(Information given)

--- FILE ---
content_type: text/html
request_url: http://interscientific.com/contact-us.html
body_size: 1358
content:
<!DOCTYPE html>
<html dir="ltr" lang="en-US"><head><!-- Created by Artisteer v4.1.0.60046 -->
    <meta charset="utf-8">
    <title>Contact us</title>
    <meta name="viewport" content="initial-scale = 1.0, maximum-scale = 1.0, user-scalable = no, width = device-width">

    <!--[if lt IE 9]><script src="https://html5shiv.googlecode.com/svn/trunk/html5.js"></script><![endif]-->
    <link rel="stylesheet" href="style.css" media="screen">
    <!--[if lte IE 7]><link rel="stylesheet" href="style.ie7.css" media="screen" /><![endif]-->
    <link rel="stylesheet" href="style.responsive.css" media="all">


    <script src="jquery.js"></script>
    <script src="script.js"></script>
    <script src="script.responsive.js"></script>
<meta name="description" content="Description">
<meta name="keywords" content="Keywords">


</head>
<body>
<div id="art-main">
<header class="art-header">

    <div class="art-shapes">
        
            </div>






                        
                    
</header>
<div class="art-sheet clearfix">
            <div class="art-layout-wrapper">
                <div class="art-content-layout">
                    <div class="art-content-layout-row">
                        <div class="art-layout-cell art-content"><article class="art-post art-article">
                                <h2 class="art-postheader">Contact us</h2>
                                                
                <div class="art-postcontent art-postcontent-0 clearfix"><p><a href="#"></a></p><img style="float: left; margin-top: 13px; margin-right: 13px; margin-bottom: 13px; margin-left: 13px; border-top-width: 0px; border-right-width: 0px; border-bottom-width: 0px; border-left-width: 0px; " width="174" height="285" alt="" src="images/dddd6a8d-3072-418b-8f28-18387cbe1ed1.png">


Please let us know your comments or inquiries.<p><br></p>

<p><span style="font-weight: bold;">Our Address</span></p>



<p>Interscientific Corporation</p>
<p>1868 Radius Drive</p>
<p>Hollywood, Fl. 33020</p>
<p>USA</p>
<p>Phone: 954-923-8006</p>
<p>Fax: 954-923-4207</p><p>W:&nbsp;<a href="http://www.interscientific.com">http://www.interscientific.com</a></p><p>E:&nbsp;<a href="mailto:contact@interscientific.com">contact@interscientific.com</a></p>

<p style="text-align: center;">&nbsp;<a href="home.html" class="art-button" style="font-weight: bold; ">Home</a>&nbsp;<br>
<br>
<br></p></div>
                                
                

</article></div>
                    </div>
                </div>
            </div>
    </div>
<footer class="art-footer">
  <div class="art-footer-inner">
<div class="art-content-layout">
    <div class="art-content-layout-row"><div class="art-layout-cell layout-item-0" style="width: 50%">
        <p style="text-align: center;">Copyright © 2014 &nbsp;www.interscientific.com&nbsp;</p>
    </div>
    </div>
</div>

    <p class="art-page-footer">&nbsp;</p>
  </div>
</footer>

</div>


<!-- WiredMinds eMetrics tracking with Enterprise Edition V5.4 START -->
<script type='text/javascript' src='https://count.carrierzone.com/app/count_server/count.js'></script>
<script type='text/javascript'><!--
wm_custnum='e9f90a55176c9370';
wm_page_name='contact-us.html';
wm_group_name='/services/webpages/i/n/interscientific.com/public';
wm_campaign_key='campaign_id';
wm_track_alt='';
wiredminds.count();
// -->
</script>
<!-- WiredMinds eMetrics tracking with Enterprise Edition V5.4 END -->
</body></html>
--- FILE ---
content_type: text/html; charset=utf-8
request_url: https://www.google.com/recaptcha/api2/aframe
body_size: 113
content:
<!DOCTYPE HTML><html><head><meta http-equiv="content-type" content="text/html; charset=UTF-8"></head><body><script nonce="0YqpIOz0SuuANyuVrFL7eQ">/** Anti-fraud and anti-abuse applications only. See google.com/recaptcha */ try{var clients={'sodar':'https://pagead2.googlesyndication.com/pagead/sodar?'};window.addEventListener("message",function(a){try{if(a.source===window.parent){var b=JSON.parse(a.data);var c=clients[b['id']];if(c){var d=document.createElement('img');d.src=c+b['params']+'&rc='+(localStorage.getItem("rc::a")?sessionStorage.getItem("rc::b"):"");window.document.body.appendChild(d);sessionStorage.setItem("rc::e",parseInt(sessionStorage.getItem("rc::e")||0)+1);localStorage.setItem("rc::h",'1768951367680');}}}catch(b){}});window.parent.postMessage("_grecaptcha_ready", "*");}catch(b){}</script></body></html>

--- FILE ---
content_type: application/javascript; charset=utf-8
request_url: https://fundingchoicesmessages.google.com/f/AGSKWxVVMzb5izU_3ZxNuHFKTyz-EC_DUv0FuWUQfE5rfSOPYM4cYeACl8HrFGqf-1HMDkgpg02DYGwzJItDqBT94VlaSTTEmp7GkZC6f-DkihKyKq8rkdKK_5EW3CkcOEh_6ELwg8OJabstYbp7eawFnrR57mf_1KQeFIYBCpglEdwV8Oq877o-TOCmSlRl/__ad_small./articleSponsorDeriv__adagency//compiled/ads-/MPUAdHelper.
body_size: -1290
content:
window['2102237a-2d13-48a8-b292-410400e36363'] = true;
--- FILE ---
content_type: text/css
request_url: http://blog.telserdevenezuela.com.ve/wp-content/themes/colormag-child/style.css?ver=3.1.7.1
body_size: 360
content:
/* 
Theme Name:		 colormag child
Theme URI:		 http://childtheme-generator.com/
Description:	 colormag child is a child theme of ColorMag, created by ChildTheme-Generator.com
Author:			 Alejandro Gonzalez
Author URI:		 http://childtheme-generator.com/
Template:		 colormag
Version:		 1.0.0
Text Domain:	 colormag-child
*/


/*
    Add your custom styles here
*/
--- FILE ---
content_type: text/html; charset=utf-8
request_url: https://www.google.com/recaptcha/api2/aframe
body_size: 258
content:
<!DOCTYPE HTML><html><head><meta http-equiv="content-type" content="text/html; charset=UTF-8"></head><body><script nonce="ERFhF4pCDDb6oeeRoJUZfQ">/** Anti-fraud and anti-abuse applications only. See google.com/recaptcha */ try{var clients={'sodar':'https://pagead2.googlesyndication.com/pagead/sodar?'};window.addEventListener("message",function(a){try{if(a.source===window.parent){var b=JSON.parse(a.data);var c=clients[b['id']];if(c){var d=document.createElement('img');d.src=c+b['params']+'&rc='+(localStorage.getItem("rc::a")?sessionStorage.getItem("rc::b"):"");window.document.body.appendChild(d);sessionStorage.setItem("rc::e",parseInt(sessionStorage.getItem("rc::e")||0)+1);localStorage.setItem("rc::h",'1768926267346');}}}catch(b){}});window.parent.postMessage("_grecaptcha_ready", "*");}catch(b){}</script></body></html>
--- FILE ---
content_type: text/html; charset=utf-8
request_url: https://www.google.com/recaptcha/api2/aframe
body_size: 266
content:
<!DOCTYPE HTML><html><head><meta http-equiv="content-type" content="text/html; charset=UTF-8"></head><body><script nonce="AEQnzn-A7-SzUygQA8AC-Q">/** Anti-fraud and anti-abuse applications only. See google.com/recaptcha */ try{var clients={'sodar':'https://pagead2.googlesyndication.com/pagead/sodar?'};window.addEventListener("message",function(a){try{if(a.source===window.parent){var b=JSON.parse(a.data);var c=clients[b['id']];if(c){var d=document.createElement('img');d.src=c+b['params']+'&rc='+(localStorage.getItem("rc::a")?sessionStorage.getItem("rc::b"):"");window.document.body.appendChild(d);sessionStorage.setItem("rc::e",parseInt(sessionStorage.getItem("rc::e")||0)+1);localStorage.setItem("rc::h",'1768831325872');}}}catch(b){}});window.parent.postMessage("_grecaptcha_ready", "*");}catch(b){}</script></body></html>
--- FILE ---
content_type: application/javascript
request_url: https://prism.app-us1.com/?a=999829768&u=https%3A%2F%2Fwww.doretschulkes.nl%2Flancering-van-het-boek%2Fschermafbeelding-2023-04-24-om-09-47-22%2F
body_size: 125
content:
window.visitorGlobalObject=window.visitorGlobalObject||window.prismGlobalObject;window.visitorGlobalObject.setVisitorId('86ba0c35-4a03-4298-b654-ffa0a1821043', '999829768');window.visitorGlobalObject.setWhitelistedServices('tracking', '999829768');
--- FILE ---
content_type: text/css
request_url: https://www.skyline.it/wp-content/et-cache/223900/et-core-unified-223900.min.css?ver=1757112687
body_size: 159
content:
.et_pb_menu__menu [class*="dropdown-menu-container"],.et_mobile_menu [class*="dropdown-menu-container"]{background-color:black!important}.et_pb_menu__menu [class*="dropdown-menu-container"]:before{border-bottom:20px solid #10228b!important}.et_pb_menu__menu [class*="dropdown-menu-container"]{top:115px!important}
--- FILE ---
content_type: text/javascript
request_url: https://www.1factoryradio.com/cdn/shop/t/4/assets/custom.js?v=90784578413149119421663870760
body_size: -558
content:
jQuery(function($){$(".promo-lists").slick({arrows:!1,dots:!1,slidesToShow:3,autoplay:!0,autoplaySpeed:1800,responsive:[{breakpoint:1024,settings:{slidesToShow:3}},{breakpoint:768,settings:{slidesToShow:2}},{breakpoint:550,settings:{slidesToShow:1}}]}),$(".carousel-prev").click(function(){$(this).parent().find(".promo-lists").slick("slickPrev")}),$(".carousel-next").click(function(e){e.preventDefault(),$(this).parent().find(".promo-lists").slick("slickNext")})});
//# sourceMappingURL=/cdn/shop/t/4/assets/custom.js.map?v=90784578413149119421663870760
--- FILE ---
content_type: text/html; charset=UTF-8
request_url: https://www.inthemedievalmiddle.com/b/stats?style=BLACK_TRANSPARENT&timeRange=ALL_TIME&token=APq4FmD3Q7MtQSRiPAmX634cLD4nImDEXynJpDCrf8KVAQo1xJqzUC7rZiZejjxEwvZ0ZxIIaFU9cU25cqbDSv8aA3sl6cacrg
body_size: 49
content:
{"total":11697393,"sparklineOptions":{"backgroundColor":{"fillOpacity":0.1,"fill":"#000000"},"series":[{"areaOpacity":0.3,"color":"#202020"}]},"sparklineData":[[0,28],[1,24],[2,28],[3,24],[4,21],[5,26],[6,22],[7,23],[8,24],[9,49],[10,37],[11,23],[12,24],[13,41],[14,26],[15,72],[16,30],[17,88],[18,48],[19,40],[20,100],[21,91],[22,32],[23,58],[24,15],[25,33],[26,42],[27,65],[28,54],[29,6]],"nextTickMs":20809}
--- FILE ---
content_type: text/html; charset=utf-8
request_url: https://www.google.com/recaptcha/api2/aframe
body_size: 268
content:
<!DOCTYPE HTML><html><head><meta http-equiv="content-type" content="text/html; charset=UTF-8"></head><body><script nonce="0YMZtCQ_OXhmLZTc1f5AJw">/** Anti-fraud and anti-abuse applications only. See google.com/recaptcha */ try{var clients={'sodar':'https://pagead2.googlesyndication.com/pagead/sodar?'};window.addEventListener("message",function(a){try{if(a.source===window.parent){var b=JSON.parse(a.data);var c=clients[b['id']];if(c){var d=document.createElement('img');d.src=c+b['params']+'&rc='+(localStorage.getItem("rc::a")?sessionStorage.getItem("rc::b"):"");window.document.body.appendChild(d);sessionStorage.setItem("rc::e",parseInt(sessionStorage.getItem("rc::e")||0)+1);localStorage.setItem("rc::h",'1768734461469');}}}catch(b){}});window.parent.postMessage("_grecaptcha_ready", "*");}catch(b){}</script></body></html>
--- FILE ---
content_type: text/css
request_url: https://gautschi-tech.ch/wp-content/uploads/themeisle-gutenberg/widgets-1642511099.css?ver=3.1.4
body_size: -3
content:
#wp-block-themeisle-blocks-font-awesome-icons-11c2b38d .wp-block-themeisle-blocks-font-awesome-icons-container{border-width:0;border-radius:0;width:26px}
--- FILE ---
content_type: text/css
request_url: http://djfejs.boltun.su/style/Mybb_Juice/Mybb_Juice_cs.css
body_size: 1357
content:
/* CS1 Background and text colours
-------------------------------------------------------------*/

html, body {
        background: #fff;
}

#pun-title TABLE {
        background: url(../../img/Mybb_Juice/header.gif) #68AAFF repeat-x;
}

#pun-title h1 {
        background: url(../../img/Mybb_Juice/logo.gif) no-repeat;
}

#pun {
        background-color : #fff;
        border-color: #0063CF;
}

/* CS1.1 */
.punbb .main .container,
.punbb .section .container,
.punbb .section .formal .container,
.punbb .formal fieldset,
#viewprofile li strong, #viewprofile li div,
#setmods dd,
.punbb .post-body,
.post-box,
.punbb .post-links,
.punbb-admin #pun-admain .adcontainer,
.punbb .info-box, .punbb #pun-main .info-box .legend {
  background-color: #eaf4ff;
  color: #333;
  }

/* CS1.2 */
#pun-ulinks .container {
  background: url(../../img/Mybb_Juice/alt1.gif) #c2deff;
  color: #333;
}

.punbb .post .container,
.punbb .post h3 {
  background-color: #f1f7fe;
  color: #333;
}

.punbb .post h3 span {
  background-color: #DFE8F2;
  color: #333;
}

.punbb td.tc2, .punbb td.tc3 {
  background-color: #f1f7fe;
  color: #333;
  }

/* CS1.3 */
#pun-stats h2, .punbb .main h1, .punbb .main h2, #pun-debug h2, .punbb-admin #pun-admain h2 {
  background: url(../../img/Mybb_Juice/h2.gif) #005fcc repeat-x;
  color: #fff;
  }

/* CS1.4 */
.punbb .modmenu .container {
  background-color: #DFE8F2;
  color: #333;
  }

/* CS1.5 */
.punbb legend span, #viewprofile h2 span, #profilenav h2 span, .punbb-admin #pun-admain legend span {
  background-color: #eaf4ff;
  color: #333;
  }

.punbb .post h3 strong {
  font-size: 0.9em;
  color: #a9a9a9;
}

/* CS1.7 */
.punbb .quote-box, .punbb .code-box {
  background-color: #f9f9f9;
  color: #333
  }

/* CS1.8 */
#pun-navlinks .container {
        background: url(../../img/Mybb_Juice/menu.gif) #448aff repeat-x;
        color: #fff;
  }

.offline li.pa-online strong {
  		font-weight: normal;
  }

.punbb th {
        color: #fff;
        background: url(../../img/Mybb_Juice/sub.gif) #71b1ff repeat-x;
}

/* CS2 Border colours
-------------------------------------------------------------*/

(End Information given)

Leave out every line above except those from the line with "Artisteer v4.1.0.60046 -->" up to and including the line with "<p>Phone: 954-923-8006</p>", and copy those exactly.

* Answer space:
<html dir="ltr" lang="en-US"><head><!-- Created by Artisteer v4.1.0.60046 -->
    <meta charset="utf-8">
    <title>Contact us</title>
    <meta name="viewport" content="initial-scale = 1.0, maximum-scale = 1.0, user-scalable = no, width = device-width">

    <!--[if lt IE 9]><script src="https://html5shiv.googlecode.com/svn/trunk/html5.js"></script><![endif]-->
    <link rel="stylesheet" href="style.css" media="screen">
    <!--[if lte IE 7]><link rel="stylesheet" href="style.ie7.css" media="screen" /><![endif]-->
    <link rel="stylesheet" href="style.responsive.css" media="all">


    <script src="jquery.js"></script>
    <script src="script.js"></script>
    <script src="script.responsive.js"></script>
<meta name="description" content="Description">
<meta name="keywords" content="Keywords">


</head>
<body>
<div id="art-main">
<header class="art-header">

    <div class="art-shapes">
        
            </div>






                        
                    
</header>
<div class="art-sheet clearfix">
            <div class="art-layout-wrapper">
                <div class="art-content-layout">
                    <div class="art-content-layout-row">
                        <div class="art-layout-cell art-content"><article class="art-post art-article">
                                <h2 class="art-postheader">Contact us</h2>
                                                
                <div class="art-postcontent art-postcontent-0 clearfix"><p><a href="#"></a></p><img style="float: left; margin-top: 13px; margin-right: 13px; margin-bottom: 13px; margin-left: 13px; border-top-width: 0px; border-right-width: 0px; border-bottom-width: 0px; border-left-width: 0px; " width="174" height="285" alt="" src="images/dddd6a8d-3072-418b-8f28-18387cbe1ed1.png">


Please let us know your comments or inquiries.<p><br></p>

<p><span style="font-weight: bold;">Our Address</span></p>



<p>Interscientific Corporation</p>
<p>1868 Radius Drive</p>
<p>Hollywood, Fl. 33020</p>
<p>USA</p>
<p>Phone: 954-923-8006</p>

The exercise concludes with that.